§ **Study text**
──────────────────────────────

Thursday, 8 January 2009

PROGRAMME

Sunday 8 February
The Hounding of David Oluwale
Kester Aspden and Ian Duhig
A great opportunity to meet the author of this critically acclaimed book, the result of painstaking research into the mystery of the life and violent death (in Leeds) of David Oluwale. It is a story that reverberates in our city today and the event coincides with the premiere of the play - adapted from the book - at the West Yorkshire Playhouse. Kester is a former Professor of Criminology at Leeds University. His book was awarded the Gold Dagger Award for non-fiction. Ian Duhig is a widely-acclaimed poet who has worked with homeless people. He has written movingly about David Oluwale. Proceeds from this event will go to the Oluwale Memorial Campaign, in this 40th anniversary of his death.
4 – 6 p.m. Yorkshire College of Music and Drama, Shire Oak Road.
Entry £2* with a collection.


Friday 13 March
Headingley Stadium
Presentation to winners of Children’s Creative Writing Competition organized by Leeds Rugby Learning Centre in partnership with Headingley LitFest.
Half-time on the pitch, Leeds Rhinos v Wigan Warriors match


Sunday 15 March
LitFest Launch
Following last year’s glamorous occasion, the LitFest Launch Party will be bigger this year, at the New Headingley Club. Open to all - meet local authors, artists and performers. There will be an auction and a literary quiz, with prizes.
From 7.30pm New Headingley Club, St Michael’s Road

Wednesday 18 March
Salvage
Tall tales of ruin and recovery by Peter Spafford. Folk tale, fish tale, war story, love story. Four stories told by four actors. When things go bottoms up, what`s worth saving from the wreckage? Hope, humour, friendship; all in one night and a very small space.
7.30pm The Bowery, corner of Monk Bridge Road and Otley Road

Performance repeated on Fri March 20th at 29 Broomfield Road, Leeds LS6 3DE in aid of B3P (Balkans Peace Park Project).

Thursday 19 March
Virtual Aires
Trio Literati performs in a celebration of Aireings, the Leeds-based poetry magazine dedicated to publishing new work, which has been running for over thirty years and which is now moving to the internet. There will be an open mic session after the interval.

──────────────────────────────

§ **Exercise prompt**
In the programme, what award did Kester Aspden's book receive? You won't need any of the data after this point.

§ **Dataset records**
──────────────────────────────

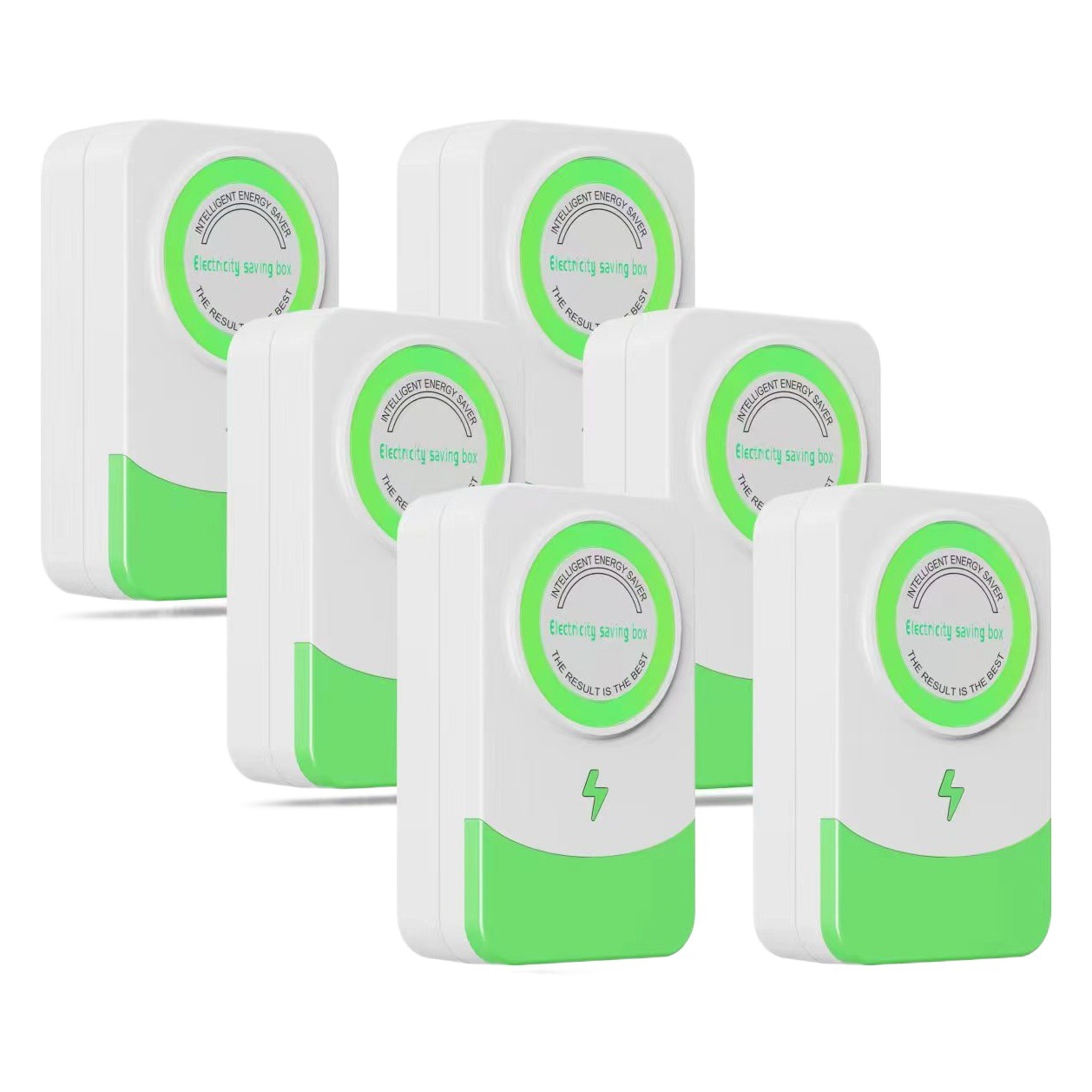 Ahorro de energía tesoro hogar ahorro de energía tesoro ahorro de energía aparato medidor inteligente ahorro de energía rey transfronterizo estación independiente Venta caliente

──────────────────────────────

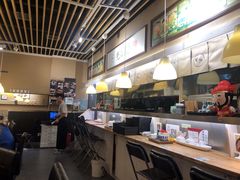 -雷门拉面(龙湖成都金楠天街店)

──────────────────────────────

§ **Expected answer**
The Gold Dagger Award for non-fiction.